Segment Start: Excerpt to read

In a landmark deal, the Mittal Family, alongside Adar Poonawalla, has secured ownership of the Rajasthan Royals IPL franchise from Manoj Badale's consortium. This acquisition, valued at approximately $1.65 billion, will see the Mittal Family holding 75% of the team, with Poonawalla owning 18%. The new board will include key figures from the Mittal Family and Badale, who will continue to support the franchise. The deal is expected to finalize in Q3 2026, pending regulatory approvals. Key statements from the new owners highlight their passion for cricket and commitment to the team's legacy.
 

Acquisition Announcement

On Sunday, Lakshmi Narayan Mittal and Aditya Mittal revealed that they have finalized an agreement to purchase the IPL team Rajasthan Royals, partnering with Adar Poonawalla. This acquisition is from a consortium of investors led by Manoj Badale.

Segment End: Excerpt to read
Segment Start: Provided records

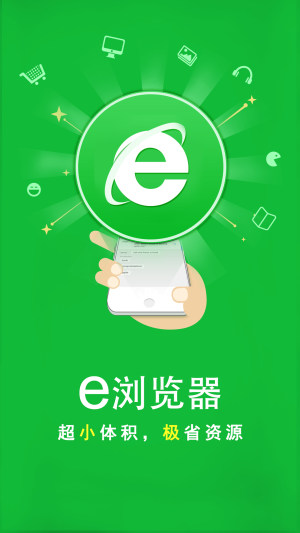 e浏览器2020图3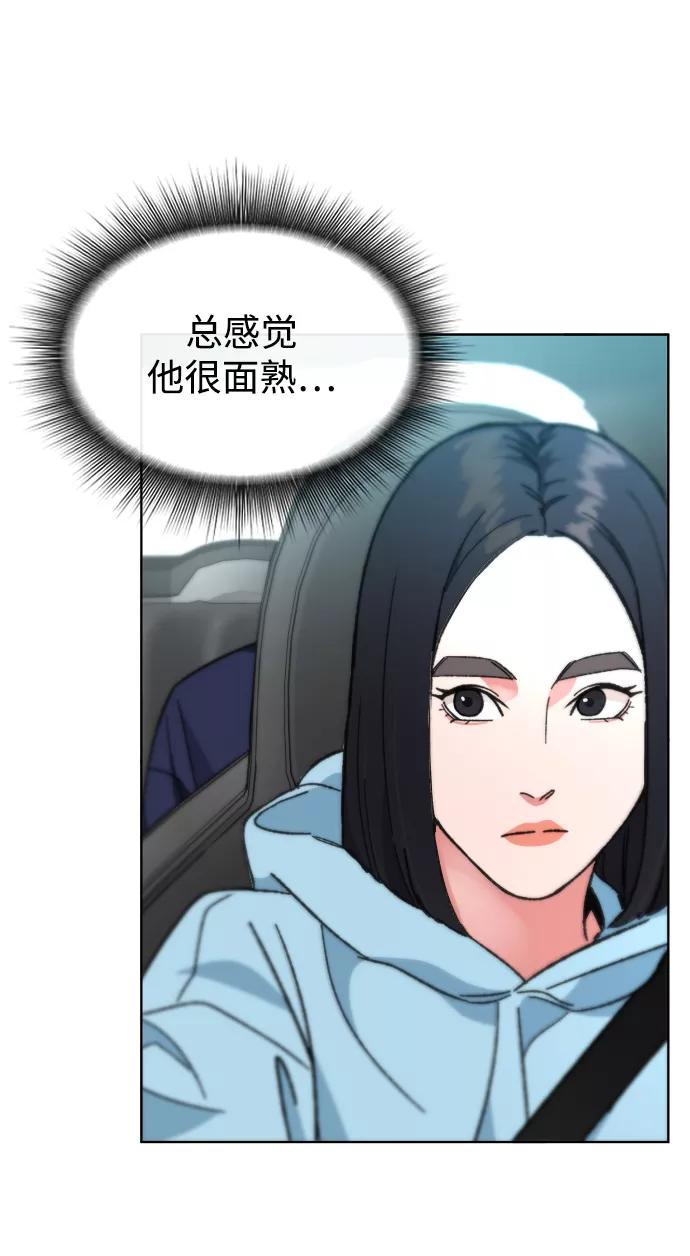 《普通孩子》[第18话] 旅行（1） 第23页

Segment End: Provided records
Segment Start: Provided records

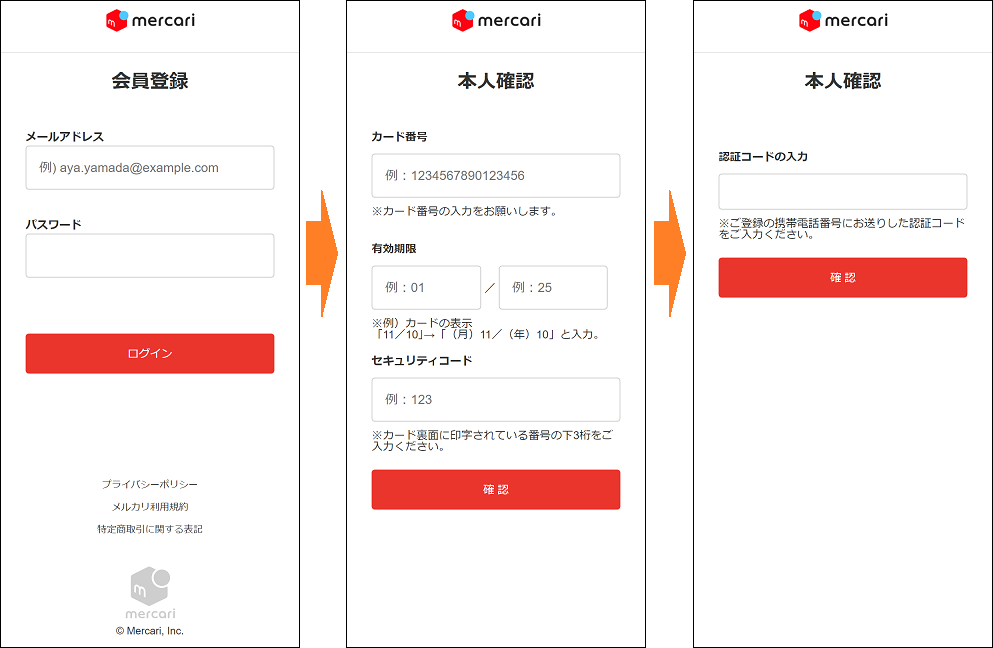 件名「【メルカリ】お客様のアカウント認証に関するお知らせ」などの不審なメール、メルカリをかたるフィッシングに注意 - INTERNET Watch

Segment End: Provided records

_Assignment_: According to the passage on the Rajasthan Royals sale, what percentage of the team will Adar Poonawalla own? The rows have nothing to do with the text.

_Response to this task_: 18%